Equipment Reviews

Medicine Ball Training for Home Gyms

(Updated Jun 15, 2025)
2 min read

Medicine balls are one of the oldest training tools in existence—and they remain relevant because nothing else replicates the explosive throwing, slamming, and rotational movements they enable. In a home gym dominated by controlled barbell and dumbbell work, medicine balls add a crucial power and conditioning element that transfers directly to sports performance and real-world athleticism.

Three Types of Medicine Balls

Medicine balls come in distinct types designed for different purposes.

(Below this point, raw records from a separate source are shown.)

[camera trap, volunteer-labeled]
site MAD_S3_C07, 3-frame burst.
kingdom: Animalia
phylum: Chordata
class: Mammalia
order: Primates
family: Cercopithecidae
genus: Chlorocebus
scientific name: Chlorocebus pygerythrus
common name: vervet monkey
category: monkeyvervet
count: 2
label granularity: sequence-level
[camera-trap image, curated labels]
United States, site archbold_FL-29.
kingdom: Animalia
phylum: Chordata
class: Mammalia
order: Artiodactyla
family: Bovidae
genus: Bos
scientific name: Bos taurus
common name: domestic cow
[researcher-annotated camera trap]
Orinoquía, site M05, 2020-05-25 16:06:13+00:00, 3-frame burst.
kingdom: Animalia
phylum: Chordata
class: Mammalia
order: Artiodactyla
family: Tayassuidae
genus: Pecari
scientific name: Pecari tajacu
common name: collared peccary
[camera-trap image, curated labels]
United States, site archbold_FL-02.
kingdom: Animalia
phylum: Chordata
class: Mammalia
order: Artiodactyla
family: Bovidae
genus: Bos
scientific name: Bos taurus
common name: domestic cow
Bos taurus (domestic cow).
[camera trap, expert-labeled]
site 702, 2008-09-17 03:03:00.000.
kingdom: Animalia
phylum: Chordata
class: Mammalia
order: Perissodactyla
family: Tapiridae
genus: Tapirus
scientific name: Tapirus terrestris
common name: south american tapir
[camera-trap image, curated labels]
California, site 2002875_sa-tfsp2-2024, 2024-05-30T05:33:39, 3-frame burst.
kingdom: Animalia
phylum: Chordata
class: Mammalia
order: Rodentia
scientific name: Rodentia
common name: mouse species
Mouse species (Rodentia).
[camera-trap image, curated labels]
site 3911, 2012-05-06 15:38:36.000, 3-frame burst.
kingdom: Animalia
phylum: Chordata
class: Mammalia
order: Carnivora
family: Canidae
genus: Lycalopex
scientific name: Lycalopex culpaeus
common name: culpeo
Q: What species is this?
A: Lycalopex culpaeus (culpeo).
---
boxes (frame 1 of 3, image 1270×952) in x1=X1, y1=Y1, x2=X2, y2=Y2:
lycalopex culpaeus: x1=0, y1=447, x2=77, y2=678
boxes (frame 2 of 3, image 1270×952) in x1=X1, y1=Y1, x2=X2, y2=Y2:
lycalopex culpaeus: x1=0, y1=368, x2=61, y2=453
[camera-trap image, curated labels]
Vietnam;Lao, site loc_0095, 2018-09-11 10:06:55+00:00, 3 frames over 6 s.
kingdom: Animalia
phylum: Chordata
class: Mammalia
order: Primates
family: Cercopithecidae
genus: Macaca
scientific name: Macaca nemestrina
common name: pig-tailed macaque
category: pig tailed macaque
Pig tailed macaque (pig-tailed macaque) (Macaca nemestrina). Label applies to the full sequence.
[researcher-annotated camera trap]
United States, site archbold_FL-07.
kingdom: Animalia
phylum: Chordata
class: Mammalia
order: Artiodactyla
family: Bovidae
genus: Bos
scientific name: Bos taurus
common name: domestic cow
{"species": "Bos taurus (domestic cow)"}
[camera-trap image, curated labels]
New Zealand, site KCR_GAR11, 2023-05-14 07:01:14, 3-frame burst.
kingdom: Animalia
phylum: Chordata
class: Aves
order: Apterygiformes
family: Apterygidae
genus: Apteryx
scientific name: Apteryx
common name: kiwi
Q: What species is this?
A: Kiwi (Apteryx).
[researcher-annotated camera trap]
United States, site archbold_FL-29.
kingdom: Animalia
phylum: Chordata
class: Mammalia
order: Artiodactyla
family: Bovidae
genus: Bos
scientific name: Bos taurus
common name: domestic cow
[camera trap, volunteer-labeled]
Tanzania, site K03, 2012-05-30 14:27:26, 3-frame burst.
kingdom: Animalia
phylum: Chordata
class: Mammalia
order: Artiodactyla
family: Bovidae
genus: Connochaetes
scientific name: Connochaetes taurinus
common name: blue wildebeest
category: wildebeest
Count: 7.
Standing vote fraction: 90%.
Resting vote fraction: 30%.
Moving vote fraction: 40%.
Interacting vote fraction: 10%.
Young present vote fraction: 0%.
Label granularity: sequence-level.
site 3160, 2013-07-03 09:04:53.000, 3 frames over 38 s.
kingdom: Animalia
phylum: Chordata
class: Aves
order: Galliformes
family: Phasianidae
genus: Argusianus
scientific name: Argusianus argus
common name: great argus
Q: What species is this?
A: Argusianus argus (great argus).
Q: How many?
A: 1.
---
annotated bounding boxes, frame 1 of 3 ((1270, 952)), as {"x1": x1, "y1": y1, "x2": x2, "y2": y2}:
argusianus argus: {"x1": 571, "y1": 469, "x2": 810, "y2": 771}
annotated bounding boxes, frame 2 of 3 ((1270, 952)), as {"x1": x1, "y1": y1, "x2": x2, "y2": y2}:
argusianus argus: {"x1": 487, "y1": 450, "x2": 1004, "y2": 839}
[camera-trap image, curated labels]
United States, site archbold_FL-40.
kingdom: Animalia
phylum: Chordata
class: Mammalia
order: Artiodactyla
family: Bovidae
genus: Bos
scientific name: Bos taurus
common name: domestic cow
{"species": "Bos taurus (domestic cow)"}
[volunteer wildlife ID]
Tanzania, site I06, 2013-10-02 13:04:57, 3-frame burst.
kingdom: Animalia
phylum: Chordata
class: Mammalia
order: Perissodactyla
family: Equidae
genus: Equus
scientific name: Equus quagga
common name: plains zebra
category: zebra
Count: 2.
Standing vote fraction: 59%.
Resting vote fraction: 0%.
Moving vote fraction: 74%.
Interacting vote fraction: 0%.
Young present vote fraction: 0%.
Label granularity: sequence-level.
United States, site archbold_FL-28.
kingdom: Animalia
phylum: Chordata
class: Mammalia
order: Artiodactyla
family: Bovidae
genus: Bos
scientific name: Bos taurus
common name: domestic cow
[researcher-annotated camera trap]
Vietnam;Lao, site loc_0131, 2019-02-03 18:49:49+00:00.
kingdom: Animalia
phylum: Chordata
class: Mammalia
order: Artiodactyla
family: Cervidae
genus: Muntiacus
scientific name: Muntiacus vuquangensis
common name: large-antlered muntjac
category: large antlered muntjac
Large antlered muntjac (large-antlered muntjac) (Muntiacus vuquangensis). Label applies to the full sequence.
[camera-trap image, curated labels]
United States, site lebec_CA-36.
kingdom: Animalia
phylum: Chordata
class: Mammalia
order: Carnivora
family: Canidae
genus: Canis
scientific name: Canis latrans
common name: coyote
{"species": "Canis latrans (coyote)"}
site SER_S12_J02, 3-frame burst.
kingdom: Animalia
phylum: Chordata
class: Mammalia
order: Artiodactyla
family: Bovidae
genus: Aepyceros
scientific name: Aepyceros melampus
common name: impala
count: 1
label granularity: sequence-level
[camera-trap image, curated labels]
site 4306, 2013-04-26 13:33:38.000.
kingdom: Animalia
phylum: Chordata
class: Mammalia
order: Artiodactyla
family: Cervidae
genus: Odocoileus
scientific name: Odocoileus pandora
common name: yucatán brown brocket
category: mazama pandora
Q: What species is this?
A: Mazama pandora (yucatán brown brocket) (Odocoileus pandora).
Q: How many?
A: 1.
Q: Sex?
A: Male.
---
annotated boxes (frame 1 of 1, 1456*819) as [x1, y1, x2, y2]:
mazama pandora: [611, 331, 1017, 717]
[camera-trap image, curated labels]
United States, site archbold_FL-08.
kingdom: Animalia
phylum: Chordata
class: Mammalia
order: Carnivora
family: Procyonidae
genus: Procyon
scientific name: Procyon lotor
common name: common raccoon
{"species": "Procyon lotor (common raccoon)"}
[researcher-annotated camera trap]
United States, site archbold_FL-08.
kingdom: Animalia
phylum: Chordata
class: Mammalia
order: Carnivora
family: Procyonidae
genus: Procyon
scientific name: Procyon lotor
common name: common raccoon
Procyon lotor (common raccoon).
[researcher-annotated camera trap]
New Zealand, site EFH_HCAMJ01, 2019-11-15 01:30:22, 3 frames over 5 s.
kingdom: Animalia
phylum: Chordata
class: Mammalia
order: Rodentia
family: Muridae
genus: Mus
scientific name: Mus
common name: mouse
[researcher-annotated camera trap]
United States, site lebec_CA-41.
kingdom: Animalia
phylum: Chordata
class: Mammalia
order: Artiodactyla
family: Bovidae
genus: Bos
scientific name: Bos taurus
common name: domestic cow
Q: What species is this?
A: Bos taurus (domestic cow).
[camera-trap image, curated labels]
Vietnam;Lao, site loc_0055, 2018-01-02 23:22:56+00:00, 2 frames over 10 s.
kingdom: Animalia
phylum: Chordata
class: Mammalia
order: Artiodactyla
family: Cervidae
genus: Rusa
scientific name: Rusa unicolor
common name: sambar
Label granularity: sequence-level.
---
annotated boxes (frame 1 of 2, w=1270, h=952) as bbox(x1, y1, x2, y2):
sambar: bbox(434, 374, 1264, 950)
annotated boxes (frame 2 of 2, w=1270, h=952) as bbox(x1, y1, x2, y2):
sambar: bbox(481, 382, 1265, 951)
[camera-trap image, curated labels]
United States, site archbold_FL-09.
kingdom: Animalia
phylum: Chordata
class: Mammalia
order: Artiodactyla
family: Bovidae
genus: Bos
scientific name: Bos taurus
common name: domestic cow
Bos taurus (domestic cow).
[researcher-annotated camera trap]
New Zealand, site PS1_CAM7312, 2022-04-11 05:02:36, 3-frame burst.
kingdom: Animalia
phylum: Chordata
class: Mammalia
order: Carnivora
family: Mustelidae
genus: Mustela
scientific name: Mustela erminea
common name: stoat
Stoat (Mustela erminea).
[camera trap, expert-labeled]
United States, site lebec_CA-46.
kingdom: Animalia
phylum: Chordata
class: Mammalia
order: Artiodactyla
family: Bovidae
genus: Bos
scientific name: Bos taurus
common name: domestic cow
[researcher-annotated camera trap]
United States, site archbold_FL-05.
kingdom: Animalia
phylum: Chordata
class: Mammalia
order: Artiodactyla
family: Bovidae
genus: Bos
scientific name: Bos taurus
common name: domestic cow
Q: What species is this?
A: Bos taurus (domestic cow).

Using the wrong type for an exercise can damage the ball or your floor.

  • Rubber bounce balls — Traditional medicine balls that bounce. Great for partner throws, chest passes, and reactive drills. 2-25 lbs. $30-80.
  • Slam balls — Dead-weight balls filled with sand or iron shot. Designed to be thrown at the ground without bouncing. 10-150 lbs. $30-100.
  • Wall balls — Large, soft, Kevlar-covered balls designed for throwing at a wall target. The CrossFit staple. 10-30 lbs. $40-80.

Best Medicine Ball Exercises for Home Gyms

These exercises develop explosive power and conditioning that barbells and dumbbells can't provide.

  • Ball slams — Pick up a slam ball, reach overhead, and slam it into the ground as hard as possible. Full-body power and conditioning. Use a slam ball only.
  • Rotational throws — Stand sideways to a wall and explosively throw a rubber ball into it, catching the rebound. Builds rotational core power for sports.
  • Wall balls — Squat holding the ball at chest height, then stand explosively and throw it to a 10-foot target. Full-body conditioning.
  • Chest passes — Explosive pushing power. Partner or wall. Develops pressing speed.
  • Overhead throws — Scoop the ball from between your legs and launch it overhead behind you. Hip extension power.

Choosing the Right Weight

Medicine ball weight depends on the exercise. Throwing exercises require lighter balls (8-14 lbs for men, 6-10 lbs for women) because the goal is speed and power, not grinding through heavy weight. Slam balls can go heavier (20-40 lbs) because the movement is simpler. Wall balls are standardized at 20 lbs for men and 14 lbs for women in CrossFit competitions. Start with one 10-14 lb slam ball and one 14-20 lb wall ball to cover most training needs.